Water Flows Downhill

As the weather has warmed and stay-at-home restrictions have somewhat eased, more of you are heading to our favorite spot in Richmond: The James River.

But many of you likely think of the James only as that ribbon of water that cuts through our city. Sure, it lends its name to our beloved James River Park, but what else do you really know about it?

Richmond is where it is because of the Falls of the James. Below Richmond, it flows as mostly flatwater all the way into the Chesapeake Bay. When the first Europeans came to Virginia, they landed at what became Jamestown. As that settlement grew and more Europeans arrived, our capitol city moved upstream to what became Williamsburg. But folks approached Richmond as early as 1611. That was when Sir Thomas Dale established the settlement of Henricus, at what is now Dutch Gap.
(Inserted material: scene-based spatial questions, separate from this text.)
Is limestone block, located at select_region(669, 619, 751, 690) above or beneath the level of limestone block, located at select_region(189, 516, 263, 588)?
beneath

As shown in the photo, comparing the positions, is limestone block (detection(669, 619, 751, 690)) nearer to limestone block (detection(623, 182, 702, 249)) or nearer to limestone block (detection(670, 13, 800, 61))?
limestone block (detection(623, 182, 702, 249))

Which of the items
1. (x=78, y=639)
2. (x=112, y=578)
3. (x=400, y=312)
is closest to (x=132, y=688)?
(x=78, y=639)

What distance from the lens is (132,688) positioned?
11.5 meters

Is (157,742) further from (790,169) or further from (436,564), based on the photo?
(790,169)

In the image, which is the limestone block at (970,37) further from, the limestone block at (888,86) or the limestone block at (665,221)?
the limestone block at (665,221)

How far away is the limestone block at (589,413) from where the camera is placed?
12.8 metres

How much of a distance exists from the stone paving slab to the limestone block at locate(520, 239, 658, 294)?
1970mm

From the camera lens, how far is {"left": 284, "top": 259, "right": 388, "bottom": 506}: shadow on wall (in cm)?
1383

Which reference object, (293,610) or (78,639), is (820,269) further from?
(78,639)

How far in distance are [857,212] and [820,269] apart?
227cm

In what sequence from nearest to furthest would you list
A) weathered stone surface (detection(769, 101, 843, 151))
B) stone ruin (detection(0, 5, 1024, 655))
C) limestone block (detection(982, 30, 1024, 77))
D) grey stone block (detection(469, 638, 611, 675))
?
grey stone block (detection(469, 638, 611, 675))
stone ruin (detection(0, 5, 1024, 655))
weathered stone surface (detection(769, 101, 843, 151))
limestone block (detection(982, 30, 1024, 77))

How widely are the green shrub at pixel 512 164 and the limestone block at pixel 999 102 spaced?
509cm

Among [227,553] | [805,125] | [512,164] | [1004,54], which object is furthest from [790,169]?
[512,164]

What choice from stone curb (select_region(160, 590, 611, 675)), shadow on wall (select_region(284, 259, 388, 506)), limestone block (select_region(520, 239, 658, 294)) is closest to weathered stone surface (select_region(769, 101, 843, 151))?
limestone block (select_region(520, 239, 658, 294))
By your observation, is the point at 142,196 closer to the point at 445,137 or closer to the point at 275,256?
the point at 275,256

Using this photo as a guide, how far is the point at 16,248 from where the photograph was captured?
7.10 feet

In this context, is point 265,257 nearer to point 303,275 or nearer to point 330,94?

But the Falls thwarted further movement. The larger boats that could navigate up from the Chesapeake would have to be portaged (carried over land) to reach the flatwater of the upper James. As America grew, towns and cities sprung up along the James from the Chesapeake to the Appalachian Mountains, and canals and waterworks aided that expansion.

And that’s one of the things that people perhaps forget: The James River and its watershed are huge.

The James starts in little Iron Gate, a small-town west of Lexington. It’s the largest river in Virginia, stretching for over 400 miles. The watershed – the creeks and streams and springs that fill the James River as it makes its way to the Chesapeake Bay – covers over 10,400 square miles. And while we’re lucky to have the James in our home town, over 2.5 million people (as of 2000) live within that watershed.

Fifty years ago, it was frowned upon the use the James for recreation. In 1975, Governor Mills Godwin shut it down for anyone wanting to fish. But as we became more environmentally aware, the health of the river improved. Over the last several years, Atlantic Sturgeon, which have been coming to the James to spawn for millions of years, have begun to return to their natural habitats just below Richmond. And we once again revel in the James for swimming, boating, and fishing.

In addition to its importance in Virginia’s history, the James has great importance to the health of our Commonwealth. As we begin to leave our homes to once again enjoy its fruits, remember to keep it clean.